Olivia Neill sits down in front of the camera. It’s around half eight and she’s getting ready for a night out after receiving her A-Level results. The room is dimly lit, scattered with the usual teenage detritus of deodorant cans, alcohol bottles, and fake plants. As she takes out a beauty blender, she sighs––“Let’s not talk about the fact I got a f*cking C in my A-Levels”. The video continues: shots of her foundation are interspersed with musings on her love life, eating habits, and sausage dogs.

But if all of this seems incredibly mundane to you, then it may be surprising to read that the video garnered over a million views. In fact, since the dawn of YouTube’s inception, the Get Ready With Me video is the trend that never seems to go away. With new iterations being churned out everyday, why does our love for this format go beyond admiring a simple makeup routine?

In his 1981 Simulacra and Simulation, Jean Baudrillard explains how in the postmodern period, we have lost the ability to distinguish the artificial from the real. The signs and symbols that make up our society no longer try to imitate reality, but come before it. There is no concept of the ‘real’ or ‘original’––like The Matrix, existence is merely a simulation of reality. 

Baudrillard’s ideas ventriloquise the uncanny experience of social media today. As YouTuber Soeun in Seoul puts it, when you open the Instagram app, you’re entering a simulated reality. From the perfectly polished selfies to the meticulously ordered bookshelf: all are facades of a reality that doesn’t actually exist. 

As much as we buy into our distilled, glamorised, online selves, there’s a part of us that knows a filter will never truly capture the feeling of an early morning run, or compare to that first bite of a delicious meal. Even the ‘photo dump’ – social media’s latest attempt to appear candid – has been critiqued for being more curated than ever. 

So where does Olivia Neill fit in all of this?

The Get Ready With Me format is interesting precisely because it’s so good at concealing the fact it isn’t real. 

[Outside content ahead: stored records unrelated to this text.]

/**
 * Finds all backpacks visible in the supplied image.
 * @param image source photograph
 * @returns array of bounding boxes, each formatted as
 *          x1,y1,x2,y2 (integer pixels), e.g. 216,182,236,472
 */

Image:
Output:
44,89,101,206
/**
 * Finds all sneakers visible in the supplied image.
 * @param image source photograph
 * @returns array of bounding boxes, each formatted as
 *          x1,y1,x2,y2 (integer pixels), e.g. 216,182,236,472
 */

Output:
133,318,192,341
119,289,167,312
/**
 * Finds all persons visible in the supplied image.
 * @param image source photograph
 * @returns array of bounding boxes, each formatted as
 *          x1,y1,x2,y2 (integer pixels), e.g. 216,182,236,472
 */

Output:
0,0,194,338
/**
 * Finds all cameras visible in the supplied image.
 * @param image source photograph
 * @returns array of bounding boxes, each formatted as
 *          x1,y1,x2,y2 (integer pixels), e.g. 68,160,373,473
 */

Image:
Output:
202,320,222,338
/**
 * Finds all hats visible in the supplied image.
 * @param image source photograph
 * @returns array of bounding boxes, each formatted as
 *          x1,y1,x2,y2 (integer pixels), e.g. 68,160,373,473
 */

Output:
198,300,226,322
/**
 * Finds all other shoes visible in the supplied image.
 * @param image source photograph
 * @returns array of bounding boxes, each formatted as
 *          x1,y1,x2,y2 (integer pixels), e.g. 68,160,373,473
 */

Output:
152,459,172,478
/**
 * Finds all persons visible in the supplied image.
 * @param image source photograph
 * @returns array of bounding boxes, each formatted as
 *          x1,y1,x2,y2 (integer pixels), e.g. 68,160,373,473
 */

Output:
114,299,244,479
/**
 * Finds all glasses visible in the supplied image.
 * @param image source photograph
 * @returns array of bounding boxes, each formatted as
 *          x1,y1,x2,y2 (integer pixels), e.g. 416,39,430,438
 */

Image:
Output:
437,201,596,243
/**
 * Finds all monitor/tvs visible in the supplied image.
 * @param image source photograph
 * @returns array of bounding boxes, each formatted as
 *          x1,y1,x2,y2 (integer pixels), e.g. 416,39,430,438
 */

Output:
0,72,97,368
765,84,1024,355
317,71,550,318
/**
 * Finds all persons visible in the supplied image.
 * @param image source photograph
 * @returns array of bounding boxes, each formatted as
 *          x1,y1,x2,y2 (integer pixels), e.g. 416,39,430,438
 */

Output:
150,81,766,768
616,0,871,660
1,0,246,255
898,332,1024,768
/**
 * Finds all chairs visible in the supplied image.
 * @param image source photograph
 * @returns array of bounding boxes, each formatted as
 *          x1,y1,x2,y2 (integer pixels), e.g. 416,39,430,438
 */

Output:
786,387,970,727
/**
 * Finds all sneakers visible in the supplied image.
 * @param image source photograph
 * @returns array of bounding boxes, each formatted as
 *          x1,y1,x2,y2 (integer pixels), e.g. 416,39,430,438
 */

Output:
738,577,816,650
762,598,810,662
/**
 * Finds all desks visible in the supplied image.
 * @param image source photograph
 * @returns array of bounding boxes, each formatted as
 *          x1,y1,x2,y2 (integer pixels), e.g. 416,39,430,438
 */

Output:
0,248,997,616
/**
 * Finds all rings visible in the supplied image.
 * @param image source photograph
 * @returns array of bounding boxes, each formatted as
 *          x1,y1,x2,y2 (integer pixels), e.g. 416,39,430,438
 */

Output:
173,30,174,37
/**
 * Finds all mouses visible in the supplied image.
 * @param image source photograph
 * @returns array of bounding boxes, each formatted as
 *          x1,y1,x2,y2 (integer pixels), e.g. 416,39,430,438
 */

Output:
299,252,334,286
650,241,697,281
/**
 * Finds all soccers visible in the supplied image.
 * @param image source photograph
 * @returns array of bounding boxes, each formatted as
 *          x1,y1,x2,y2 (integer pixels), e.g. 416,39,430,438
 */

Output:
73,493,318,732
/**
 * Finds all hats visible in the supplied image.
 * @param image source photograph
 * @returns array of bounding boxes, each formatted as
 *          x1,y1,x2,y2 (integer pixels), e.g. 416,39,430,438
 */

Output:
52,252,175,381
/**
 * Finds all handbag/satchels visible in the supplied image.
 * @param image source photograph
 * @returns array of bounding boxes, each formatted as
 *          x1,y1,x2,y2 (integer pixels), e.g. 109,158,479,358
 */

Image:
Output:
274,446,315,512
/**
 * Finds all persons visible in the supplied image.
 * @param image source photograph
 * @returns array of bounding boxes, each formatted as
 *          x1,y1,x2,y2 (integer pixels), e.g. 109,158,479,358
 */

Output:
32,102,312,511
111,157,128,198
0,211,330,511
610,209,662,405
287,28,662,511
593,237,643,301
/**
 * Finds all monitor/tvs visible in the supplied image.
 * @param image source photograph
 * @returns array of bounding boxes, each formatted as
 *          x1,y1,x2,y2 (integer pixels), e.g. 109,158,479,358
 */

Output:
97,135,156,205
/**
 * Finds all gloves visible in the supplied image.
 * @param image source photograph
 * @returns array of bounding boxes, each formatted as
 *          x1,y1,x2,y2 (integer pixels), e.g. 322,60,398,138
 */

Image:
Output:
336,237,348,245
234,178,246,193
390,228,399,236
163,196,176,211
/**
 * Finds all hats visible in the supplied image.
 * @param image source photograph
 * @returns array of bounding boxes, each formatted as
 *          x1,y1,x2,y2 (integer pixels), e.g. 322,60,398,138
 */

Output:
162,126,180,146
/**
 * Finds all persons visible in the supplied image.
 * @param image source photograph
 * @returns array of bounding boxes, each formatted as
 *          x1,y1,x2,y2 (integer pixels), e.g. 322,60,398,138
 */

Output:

Whether we’re being told relationship drama, or the choice of a particular foundation shade, it’s like we’re being let in on a secret. Almost effortlessly, these anecdotes, combined with the cosy bedroom backdrop, simulate the experience of chatting to a friend. The illusion of perfection is supposedly up: we’re given front row seats for the social performance of getting ready. 
Of course, the irony is that it’s more disconnected than ever. How can we truly identify with what is essentially a virtual video of someone talking and applying makeup? It’s this constant blur of the lines between artifice and reality that makes the format so compelling. In the digital soup of hyper-contrived content, we leap at the chance to experience something that finally feels authentic – even if it’s just another bunch of pixels in the digisphere.